Despite the imminent arrival of 7nm EPYC Rome processors, Amazon is still investing in previous-gen 14nm EPYC Naples CPUs and made five new instances available globally. These new instances address a large variety of use cases, two of which target "business-critical applications" and "web and application servers," while another two target "high performance" and the last targets "a balance of compute, memory, and network resources for a broad spectrum of general-purpose workloads."
It might be surprising that Amazon is still investing in soon-to-be previous-gen hardware, especially since the upcoming Rome chips have double the cores and higher IPC that Naples. But considering Naples is still decently competitive with Intel's Xeon CPUs and is available for much cheaper than Rome (not to mention in much larger supply), it does make sense to keep buying what will soon be previous-gen AMD CPUs.

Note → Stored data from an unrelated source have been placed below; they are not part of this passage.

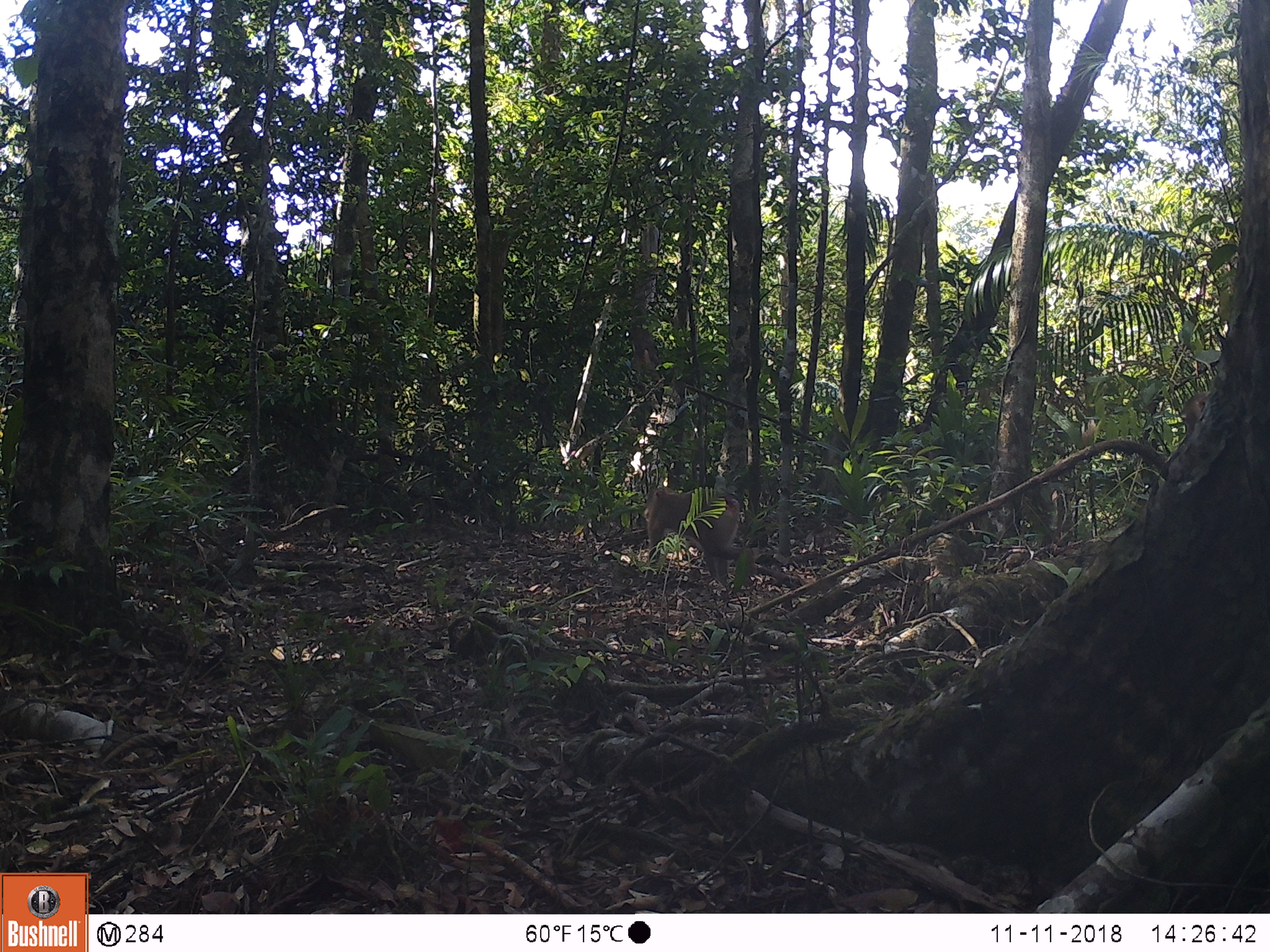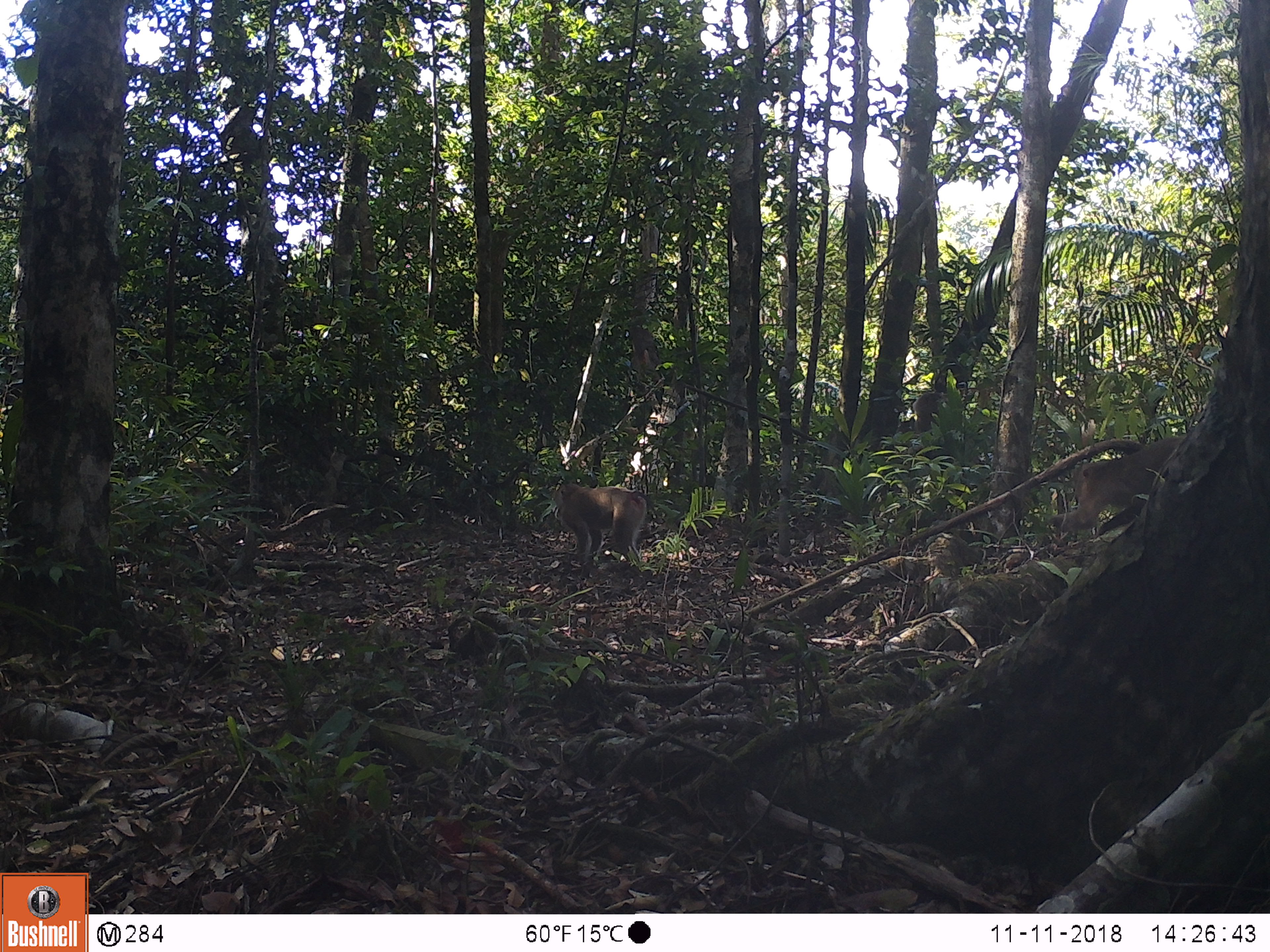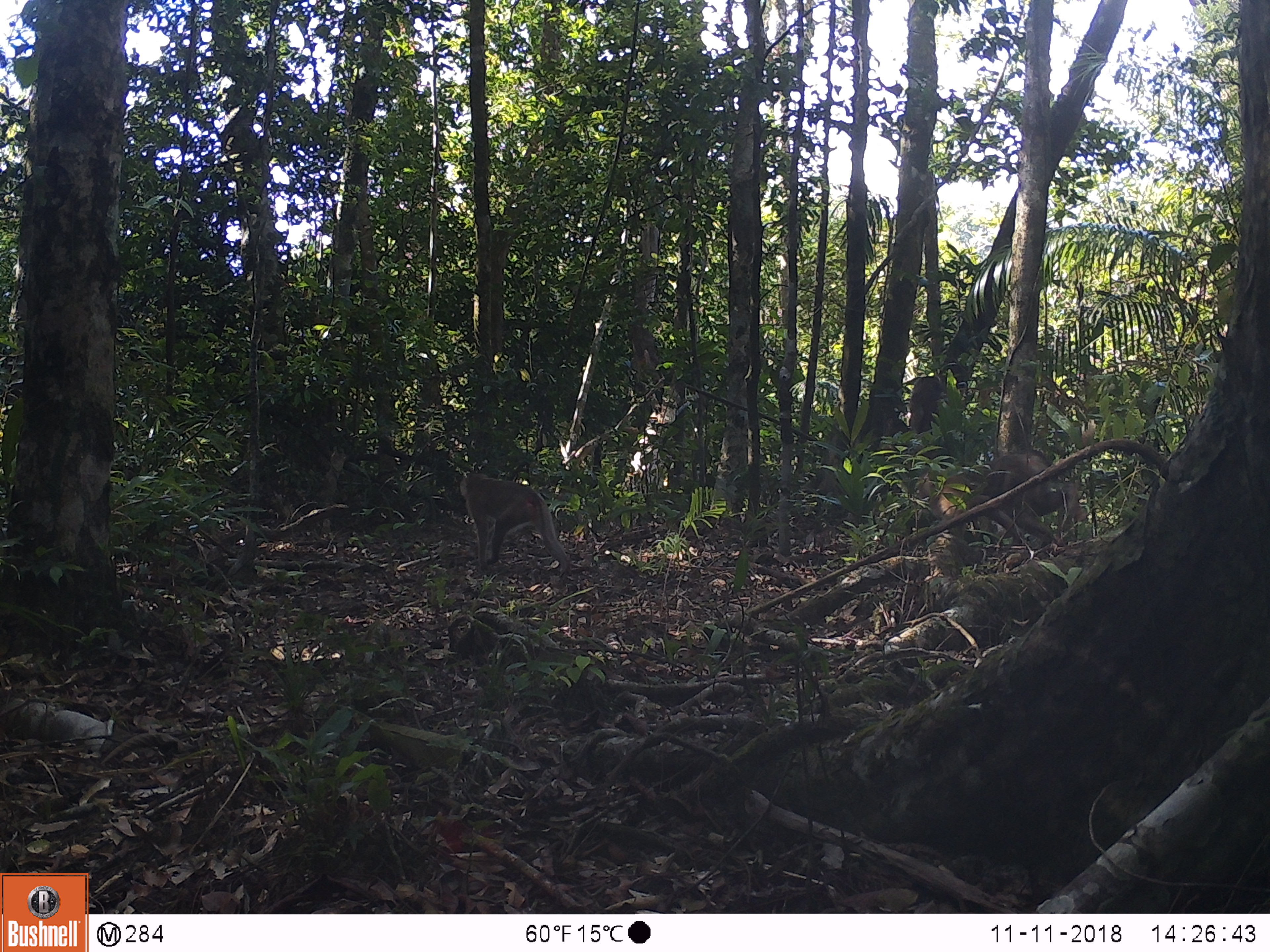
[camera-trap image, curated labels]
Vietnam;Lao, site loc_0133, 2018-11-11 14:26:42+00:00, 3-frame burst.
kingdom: Animalia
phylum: Chordata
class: Mammalia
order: Primates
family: Cercopithecidae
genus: Macaca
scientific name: Macaca nemestrina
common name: pig-tailed macaque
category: pig tailed macaque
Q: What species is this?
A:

When Amazon is ready to launch Rome instances, it can simply take the older Naples-based servers and swap the CPU out with a new Rome chip, though users would miss out on PCIe 4.0 support. As such, it's actually in AMD's best interest to get as many companies investing into EPYC, even if it's older, cheaper hardware, because the EPYC platform is forwards compatible.
The continued adoption of EPYC CPUs, of course, bodes very well for AMD because the new models should be much better. Once the supply for Rome is sufficient, we should expect it to be very popular with cloud service providers like Amazon. AMD won't supplant Intel as the key provider for server CPUs, no matter how good Rome is, but the tides could be turning.